(Scene-based spatial queries)
::::::

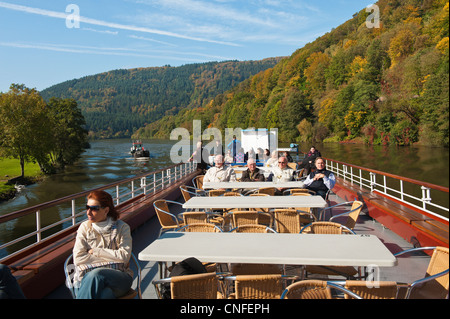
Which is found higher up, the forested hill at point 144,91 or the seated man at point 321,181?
the forested hill at point 144,91

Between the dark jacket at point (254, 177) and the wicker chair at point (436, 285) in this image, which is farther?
the dark jacket at point (254, 177)

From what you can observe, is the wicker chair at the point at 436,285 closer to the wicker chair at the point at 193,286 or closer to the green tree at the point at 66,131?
the wicker chair at the point at 193,286

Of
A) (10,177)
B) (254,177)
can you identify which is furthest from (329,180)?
(10,177)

::::::

Transcribe the wording of every entry above verbatim, leaving out the pictures.

Which is found higher up, the forested hill at point 144,91 or the seated man at point 321,181?
the forested hill at point 144,91

Between the dark jacket at point (254, 177) and the wicker chair at point (436, 285) in this image, which is farther?
the dark jacket at point (254, 177)

From what you can observe, is the wicker chair at the point at 436,285 closer to the wicker chair at the point at 193,286 or closer to the green tree at the point at 66,131?
the wicker chair at the point at 193,286

Of
A) (10,177)
B) (254,177)
can you identify which is furthest from (329,180)?
(10,177)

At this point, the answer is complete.